Le grand Jimmy Page l'avait bien compris en étirant sans fin ses meilleurs solos de guitare, démontrant ainsi pour le plus grand bonheur du fan transi des qualités de persévérance et d'endurance qui ne diminuaient en rien sa dextérité bien connue. Il rajoutait ainsi (toujours pour le fan transi) à l'énergie du blues rock une nuance fortement hypnotique . Moralité: il faut savoir ren-ta-bi-li-ser un chef d'oeuvre.

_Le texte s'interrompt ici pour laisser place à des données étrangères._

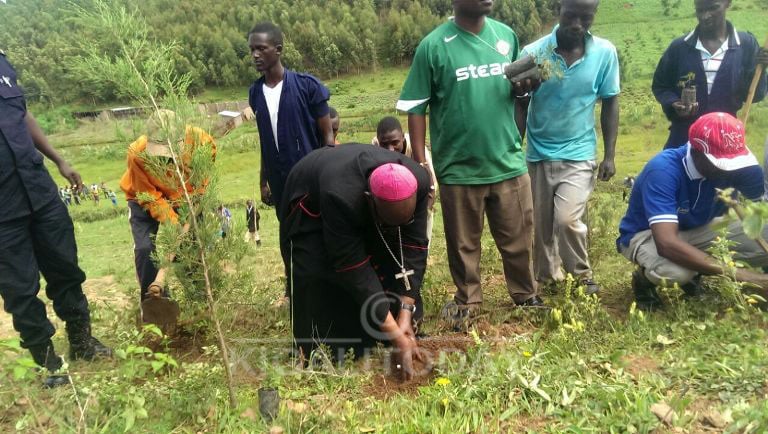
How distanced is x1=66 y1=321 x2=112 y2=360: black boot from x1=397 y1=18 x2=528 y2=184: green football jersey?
246 centimetres

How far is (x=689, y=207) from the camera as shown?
11.3 feet

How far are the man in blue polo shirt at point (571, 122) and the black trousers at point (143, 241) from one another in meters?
2.78

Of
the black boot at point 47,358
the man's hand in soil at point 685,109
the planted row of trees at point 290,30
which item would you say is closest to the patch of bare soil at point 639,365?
the man's hand in soil at point 685,109

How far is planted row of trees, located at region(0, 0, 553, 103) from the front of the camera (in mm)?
56781

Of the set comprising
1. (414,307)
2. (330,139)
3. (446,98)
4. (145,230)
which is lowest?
(414,307)

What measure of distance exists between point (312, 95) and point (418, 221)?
59.1 inches

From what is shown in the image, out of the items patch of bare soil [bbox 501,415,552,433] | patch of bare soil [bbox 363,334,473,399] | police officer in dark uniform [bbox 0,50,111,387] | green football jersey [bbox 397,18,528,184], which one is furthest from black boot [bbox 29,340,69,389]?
green football jersey [bbox 397,18,528,184]

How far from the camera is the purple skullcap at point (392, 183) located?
2.54 m

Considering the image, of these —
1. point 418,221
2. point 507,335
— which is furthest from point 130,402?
point 507,335

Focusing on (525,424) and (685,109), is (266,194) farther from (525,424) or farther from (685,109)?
(685,109)

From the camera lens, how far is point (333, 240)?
286 cm

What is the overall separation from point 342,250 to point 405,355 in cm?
66

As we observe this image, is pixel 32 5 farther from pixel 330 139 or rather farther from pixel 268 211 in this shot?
pixel 330 139

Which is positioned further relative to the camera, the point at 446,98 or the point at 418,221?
the point at 446,98
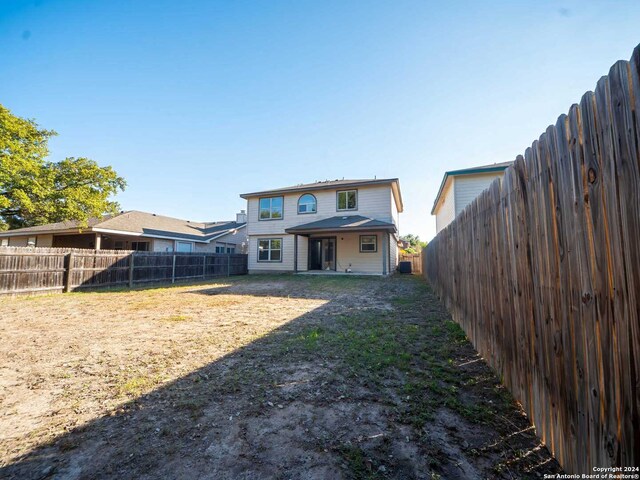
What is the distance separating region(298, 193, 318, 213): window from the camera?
18.6m

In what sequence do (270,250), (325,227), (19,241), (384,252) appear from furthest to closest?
(19,241) → (270,250) → (384,252) → (325,227)

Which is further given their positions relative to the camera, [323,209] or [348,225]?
[323,209]

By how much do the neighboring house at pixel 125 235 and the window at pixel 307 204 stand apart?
979cm

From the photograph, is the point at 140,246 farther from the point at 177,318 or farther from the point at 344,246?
the point at 177,318

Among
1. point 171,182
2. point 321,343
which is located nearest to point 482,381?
point 321,343

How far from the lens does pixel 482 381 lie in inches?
111

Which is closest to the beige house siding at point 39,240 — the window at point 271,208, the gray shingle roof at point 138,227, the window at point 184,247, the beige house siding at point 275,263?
the gray shingle roof at point 138,227

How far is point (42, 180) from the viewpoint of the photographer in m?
17.4

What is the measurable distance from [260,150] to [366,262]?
1130cm

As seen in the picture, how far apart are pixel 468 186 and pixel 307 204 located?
10004 mm

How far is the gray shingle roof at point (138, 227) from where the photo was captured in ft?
57.1

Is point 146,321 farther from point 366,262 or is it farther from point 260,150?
point 260,150

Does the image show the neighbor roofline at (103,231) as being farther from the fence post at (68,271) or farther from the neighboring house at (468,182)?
the neighboring house at (468,182)

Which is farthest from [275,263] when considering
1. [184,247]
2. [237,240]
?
[237,240]
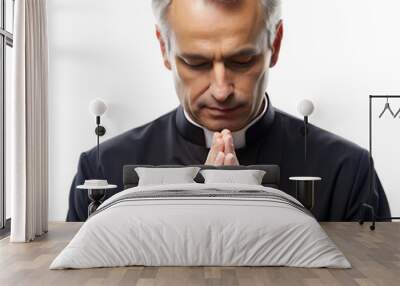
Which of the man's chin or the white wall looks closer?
the man's chin

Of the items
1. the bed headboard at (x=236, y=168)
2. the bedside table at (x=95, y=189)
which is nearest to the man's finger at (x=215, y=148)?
the bed headboard at (x=236, y=168)

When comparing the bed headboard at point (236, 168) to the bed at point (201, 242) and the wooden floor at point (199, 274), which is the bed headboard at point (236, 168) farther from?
the bed at point (201, 242)

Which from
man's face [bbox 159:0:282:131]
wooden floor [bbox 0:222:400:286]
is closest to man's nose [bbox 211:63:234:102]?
man's face [bbox 159:0:282:131]

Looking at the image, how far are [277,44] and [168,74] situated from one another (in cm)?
138

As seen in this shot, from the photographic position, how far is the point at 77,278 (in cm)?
441

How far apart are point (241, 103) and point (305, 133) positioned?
2.87ft

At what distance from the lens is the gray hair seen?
751 cm

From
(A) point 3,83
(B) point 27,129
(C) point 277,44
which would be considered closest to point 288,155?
(C) point 277,44

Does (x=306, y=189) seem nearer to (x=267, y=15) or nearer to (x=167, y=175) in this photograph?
(x=167, y=175)

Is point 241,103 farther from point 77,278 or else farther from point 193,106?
point 77,278

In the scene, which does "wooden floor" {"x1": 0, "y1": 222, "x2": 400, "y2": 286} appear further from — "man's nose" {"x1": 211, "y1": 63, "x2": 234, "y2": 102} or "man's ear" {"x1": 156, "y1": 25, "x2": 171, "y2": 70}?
"man's ear" {"x1": 156, "y1": 25, "x2": 171, "y2": 70}

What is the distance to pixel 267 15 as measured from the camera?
7512mm

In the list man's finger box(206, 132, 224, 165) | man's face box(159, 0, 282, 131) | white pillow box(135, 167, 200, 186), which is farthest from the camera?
man's finger box(206, 132, 224, 165)

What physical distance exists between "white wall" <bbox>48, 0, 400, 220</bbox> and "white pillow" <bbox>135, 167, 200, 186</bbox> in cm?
87
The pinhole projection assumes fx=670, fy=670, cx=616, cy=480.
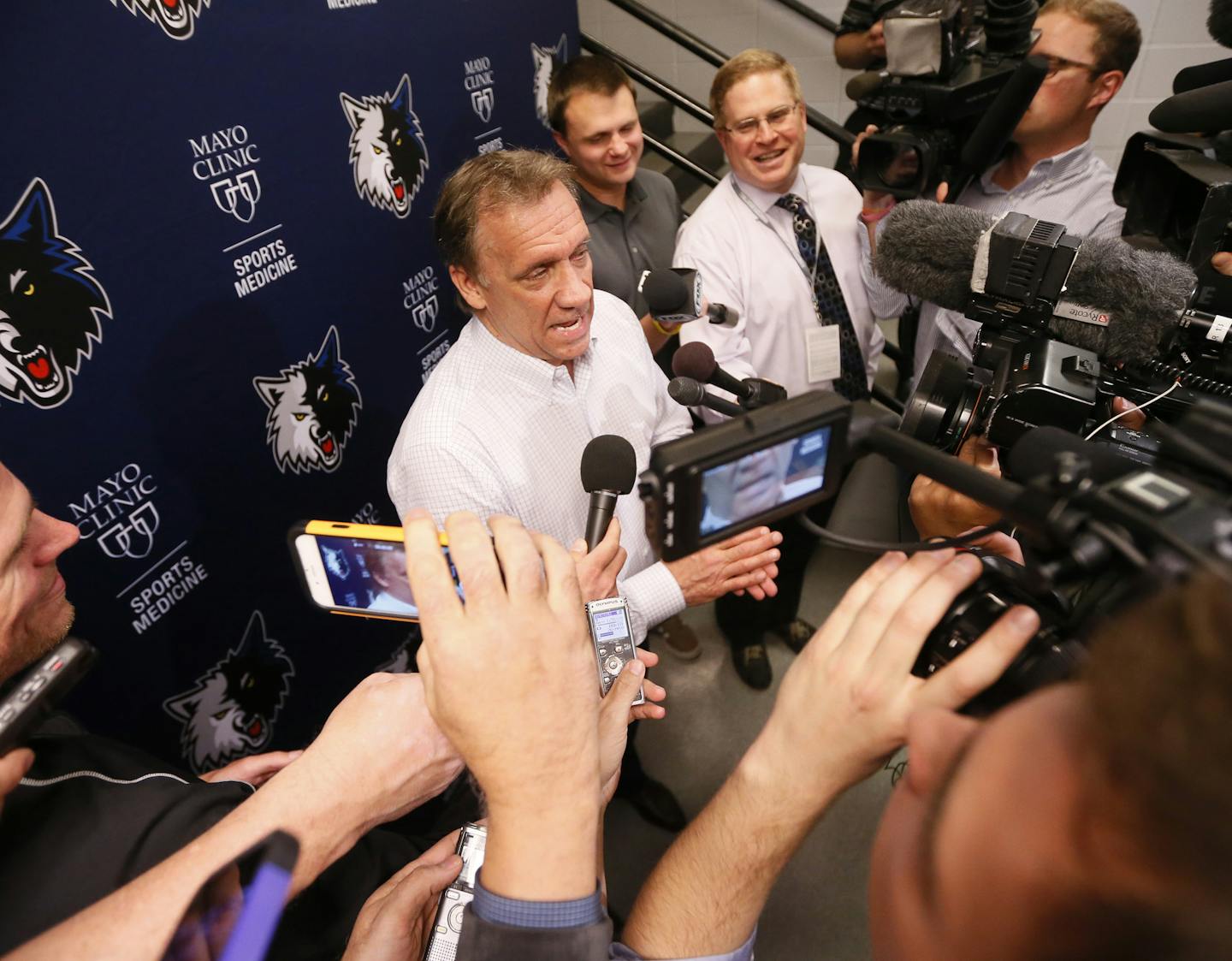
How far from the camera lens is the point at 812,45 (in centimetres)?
445

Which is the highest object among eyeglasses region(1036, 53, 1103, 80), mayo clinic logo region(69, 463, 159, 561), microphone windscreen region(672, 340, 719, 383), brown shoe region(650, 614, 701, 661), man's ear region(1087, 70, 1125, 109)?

De même Francis Ford Coppola a rajouté des scènes montrant son savoir-faire dans des domaines qu'il avait jusque là rarement abordés. Il nous fait sourire quand le colonel se fait piquer sa planche de surf et envoie les hélicos pour essayer de la récupérer. Il nous rince l'oeil avec les playmates réquisitionnées dans le bordel militaire. Il joue la carte de l'exotisme (pour les Américains) en montrant une plantation peuplée d'irréductibles Français. Et il réussit à transformer ce chef d'oeuvre du film de guerre en film culte, c'est à dire en film...fleuve (c'est facile) interminable et hypnotique. Et les littéraires pourront comparer à loisir les étapes de la remontée du fleuve avec les cercles de l'Enfer de Dante. Mais rajouter près d'une heure de film ne se fait pas impunément. Cela provoque des moments d'assoupissements inévitables pour le travailleur fatigué par une dure journée de labeur, au moment où le légendaire Marlon Brando apparaît enfin, méconnaissable et filmé dans la pénombre pour être un tant soit peu crédible. Simples petits dommages colatéraux, diront les fans du film.
Est-ce bien nécessaire d'infliger au spectateur des films de plus de 3 heures d'une manière générale ? Tout le monde n'a pas une âme de marathonien. Bravo quand-même à Coppola pour avoir réussi le pari de recycler son Apocalypse 20 ans après.